#### [SELECTED EXTRACT]
---

Hospital Stay and Early Recovery
The average hospital stay after a partial colectomy is 3 to 4 days, assuming no complications. During that time, your medical team will monitor for signs that your bowel is “waking up,” the clearest signal being the ability to pass gas. Until that happens, you won’t be eating solid food.
Diet comes back in stages. You’ll start with clear fluids like water, broth, and weak tea. Once tolerated, you’ll move to thicker liquids like juice and milky drinks. The next step is a light diet of small portions of soft, low-fiber foods: things like white bread, eggs, well-cooked vegetables, and tender chicken. This temporary light diet lets your bowel adjust to digesting food again. Over the following weeks, you’ll gradually return to a normal diet.
Full recovery at home typically takes 4 to 6 weeks for laparoscopic surgery and somewhat longer for open surgery. During this time you’ll be advised to avoid heavy lifting and strenuous activity while the internal reconnection site heals.
Risks and Complications
The reconnection point where the two ends of the colon are joined is called an anastomosis, and the most serious specific risk of this surgery is a leak at that site. Leak rates depend heavily on where in the colon the connection is made. Right-sided connections (where the small intestine meets the remaining colon) have the lowest risk, in the range of 1 to 3%. Left-sided colorectal connections carry higher risk, reported anywhere from 0.5 to 18% depending on how low in the pelvis the connection sits. One large study found that right-sided colectomies for cancer had a leak rate of about 1.4%, compared to 5.2% for left-sided procedures.
A leak can cause fever, increasing abdominal pain, and rapid heart rate in the days after surgery, and it sometimes requires a return to the operating room. Other possible complications include surgical site infection, blood clots, bleeding, and temporary bowel obstruction from post-surgical swelling.
When a Stoma Is Needed
In most planned partial colectomies, the surgeon reconnects the bowel immediately and no stoma (an opening in the abdomen for waste to pass into a bag) is needed. But in certain situations, particularly emergency surgery for an obstructed or perforated colon, a temporary stoma may be created to allow the reconnection site to heal without stool passing through it.

---

#### [DATA EXTRACTS]
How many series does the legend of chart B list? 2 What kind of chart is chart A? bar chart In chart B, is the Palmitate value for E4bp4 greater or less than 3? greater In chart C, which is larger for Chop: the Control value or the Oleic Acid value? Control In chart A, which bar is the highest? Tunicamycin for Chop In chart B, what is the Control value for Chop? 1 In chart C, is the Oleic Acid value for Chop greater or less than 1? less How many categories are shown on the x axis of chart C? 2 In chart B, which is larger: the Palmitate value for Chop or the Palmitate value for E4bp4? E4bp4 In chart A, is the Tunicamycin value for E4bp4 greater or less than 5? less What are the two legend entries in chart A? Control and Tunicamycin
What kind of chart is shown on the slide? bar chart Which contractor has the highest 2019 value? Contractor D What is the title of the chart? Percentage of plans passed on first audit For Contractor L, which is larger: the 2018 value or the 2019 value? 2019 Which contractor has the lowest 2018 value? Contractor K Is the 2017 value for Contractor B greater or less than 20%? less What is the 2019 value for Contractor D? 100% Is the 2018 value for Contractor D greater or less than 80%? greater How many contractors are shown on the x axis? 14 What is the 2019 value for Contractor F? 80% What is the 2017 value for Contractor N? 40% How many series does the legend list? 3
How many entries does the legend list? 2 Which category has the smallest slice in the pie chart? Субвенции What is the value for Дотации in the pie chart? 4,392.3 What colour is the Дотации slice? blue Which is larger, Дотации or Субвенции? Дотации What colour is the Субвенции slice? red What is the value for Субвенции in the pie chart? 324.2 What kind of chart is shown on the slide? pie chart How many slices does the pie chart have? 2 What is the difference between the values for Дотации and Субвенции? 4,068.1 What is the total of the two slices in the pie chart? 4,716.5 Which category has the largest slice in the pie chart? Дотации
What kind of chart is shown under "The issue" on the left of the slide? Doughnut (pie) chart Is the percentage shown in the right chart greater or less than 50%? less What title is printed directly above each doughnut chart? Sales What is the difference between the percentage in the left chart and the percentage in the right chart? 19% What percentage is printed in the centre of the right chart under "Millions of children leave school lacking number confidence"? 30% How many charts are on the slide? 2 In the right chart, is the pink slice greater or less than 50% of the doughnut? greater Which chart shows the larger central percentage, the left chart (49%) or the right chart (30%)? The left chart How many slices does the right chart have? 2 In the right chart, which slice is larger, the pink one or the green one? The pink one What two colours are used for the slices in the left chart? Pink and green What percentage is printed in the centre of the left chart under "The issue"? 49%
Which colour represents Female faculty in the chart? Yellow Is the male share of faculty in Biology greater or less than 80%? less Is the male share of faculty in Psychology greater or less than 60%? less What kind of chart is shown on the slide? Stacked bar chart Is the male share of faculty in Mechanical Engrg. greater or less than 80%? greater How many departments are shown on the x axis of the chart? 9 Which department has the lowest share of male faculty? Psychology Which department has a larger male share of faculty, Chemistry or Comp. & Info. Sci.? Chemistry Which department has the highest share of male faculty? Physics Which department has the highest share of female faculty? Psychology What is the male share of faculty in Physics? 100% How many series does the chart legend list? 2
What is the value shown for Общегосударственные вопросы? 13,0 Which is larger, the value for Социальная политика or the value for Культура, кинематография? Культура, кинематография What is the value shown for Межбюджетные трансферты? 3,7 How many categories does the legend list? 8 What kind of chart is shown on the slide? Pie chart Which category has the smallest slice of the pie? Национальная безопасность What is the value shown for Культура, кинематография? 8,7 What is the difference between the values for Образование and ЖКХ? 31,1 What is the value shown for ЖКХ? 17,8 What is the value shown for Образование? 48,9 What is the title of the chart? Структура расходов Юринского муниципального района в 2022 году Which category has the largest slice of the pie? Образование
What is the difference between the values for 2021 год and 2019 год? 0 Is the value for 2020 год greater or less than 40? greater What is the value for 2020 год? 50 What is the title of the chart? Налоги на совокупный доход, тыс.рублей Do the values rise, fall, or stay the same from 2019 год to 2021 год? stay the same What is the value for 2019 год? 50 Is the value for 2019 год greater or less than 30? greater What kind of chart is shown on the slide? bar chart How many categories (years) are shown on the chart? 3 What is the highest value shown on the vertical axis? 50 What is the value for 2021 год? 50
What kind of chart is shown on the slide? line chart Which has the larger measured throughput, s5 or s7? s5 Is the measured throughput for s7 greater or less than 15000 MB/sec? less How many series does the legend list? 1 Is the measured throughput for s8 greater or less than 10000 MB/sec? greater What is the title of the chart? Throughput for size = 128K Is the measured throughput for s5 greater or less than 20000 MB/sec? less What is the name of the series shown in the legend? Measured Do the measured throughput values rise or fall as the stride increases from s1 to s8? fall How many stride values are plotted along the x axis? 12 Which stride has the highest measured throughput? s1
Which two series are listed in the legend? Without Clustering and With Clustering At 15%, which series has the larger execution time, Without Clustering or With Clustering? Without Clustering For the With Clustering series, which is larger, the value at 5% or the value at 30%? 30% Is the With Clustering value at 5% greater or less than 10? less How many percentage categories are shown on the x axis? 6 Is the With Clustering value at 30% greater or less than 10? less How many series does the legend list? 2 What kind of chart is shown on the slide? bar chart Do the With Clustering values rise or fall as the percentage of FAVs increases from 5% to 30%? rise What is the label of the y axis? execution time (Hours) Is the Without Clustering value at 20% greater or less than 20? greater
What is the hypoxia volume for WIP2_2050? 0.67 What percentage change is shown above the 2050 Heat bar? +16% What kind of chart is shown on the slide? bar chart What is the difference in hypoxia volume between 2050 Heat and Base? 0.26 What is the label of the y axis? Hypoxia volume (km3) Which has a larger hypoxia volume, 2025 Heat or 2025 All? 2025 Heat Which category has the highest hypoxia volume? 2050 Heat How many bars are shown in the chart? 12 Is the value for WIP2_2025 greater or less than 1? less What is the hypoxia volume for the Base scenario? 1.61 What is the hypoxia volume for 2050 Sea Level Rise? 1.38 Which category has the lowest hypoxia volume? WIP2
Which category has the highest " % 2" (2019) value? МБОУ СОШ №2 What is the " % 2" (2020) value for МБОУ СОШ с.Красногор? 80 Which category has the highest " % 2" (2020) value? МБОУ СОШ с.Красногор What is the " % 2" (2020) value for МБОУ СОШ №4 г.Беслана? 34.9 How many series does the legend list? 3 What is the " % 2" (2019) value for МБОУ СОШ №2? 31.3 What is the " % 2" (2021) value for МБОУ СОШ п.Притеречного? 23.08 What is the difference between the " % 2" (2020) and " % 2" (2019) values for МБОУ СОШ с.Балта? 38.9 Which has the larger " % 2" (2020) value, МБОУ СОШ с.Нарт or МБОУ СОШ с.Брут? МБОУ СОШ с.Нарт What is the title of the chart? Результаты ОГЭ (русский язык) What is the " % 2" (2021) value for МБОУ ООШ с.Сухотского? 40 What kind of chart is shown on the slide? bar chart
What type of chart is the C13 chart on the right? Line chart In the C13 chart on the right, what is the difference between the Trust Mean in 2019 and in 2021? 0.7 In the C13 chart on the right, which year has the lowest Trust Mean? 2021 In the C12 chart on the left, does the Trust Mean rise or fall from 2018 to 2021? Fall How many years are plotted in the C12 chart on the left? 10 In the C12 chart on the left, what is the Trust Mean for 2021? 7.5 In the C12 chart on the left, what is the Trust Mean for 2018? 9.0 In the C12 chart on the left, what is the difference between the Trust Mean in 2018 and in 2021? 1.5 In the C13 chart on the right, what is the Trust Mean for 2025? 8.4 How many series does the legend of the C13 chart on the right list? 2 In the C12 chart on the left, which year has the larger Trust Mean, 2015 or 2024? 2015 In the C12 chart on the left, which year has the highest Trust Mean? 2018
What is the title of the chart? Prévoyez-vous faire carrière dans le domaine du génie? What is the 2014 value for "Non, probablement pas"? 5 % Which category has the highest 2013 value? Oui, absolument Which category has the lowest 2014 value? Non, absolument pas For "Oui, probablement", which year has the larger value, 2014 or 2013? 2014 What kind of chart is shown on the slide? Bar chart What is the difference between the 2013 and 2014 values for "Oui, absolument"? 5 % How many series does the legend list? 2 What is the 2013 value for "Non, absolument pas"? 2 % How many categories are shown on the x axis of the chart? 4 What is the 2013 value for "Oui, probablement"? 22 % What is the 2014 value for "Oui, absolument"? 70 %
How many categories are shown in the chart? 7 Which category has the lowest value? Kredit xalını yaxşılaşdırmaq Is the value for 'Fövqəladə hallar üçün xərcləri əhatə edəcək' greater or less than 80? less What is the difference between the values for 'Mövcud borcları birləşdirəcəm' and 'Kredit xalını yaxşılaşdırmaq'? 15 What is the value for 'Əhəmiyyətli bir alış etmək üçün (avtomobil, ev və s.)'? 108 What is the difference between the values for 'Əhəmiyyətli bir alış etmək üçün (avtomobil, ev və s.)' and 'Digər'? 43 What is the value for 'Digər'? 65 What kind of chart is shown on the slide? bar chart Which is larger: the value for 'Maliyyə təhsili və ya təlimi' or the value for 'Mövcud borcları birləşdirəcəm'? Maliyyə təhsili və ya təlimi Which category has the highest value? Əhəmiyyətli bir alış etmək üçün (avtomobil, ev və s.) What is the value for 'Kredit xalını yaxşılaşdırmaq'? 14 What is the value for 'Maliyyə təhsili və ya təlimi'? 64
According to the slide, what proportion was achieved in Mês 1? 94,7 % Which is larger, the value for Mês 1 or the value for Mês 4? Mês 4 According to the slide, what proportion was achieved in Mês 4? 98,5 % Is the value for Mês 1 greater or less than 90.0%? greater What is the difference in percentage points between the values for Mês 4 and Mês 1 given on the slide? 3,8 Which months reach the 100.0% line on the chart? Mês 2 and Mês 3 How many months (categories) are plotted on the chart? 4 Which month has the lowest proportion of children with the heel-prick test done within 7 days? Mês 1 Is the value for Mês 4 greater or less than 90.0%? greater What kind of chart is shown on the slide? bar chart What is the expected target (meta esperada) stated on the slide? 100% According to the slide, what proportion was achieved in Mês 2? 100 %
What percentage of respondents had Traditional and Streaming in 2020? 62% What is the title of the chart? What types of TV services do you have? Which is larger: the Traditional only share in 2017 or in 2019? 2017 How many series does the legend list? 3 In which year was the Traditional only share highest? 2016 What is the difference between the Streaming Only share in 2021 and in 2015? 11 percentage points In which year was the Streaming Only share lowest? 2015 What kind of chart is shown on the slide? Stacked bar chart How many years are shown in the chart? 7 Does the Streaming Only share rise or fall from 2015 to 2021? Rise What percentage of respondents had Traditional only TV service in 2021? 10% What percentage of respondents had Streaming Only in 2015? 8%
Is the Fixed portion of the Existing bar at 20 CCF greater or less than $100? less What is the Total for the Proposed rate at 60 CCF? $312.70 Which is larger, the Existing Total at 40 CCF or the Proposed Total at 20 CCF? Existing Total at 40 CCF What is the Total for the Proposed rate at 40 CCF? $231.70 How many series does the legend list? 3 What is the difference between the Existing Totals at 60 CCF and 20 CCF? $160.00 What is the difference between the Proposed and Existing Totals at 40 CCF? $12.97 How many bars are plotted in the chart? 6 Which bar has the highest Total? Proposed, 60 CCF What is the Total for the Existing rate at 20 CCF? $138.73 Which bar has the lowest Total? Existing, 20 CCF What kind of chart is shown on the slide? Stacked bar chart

---

#### [PROBLEMS AND TASKS]
a - From the colectomy passage, list the complications named as possible besides an anastomotic leak.
b - Please repeat the colectomy passage between "A leak can cause" and "passing through it.", inclusive, word for word.
c - Go on with the colectomy passage, picking up after its final sentence.

#### [ANSWERS BY ITEM NUMBER]
a -
- surgical site infection
- blood clots
- bleeding
- temporary bowel obstruction from post-surgical swelling

b -
A leak can cause fever, increasing abdominal pain, and rapid heart rate in the days after surgery, and it sometimes requires a return to the operating room. Other possible complications include surgical site infection, blood clots, bleeding, and temporary bowel obstruction from post-surgical swelling.
When a Stoma Is Needed
In most planned partial colectomies, the surgeon reconnects the bowel immediately and no stoma (an opening in the abdomen for waste to pass into a bag) is needed. But in certain situations, particularly emergency surgery for an obstructed or perforated colon, a temporary stoma may be created to allow the reconnection site to heal without stool passing through it.

c -
The plan is usually to reverse a temporary stoma in a second surgery several months later. However, reversal doesn’t always happen. Studies of patients who had left-sided obstructive colon cancer resections found that 10 to 30% of temporary stomas become permanent, often because of the patient’s overall health, cancer progression, or complications that make reversal surgery too risky. If a stoma is a possibility in your case, your surgeon will discuss this before the operation.
Long-Term Bowel Function
Most people worry about permanent changes to their digestion, but the research is reassuring. A study tracking patients at a median of 16 months after colectomy for colon cancer found that overall bowel function scores did not significantly change compared to before surgery. In fact, stool-related symptoms like pain during bowel movements, bleeding, and anal skin irritation actually improved over time.
In the first few months, it’s common to have more frequent or looser stools than you’re used to, particularly after a right hemicolectomy, since the right colon is responsible for absorbing water. This usually improves as the remaining colon adapts. Some people settle into a pattern of one or two extra bowel movements per day compared to their pre-surgery baseline, while others notice no lasting change at all. Eating smaller, more frequent meals and avoiding very high-fiber or greasy foods in the early months can help your system adjust more comfortably.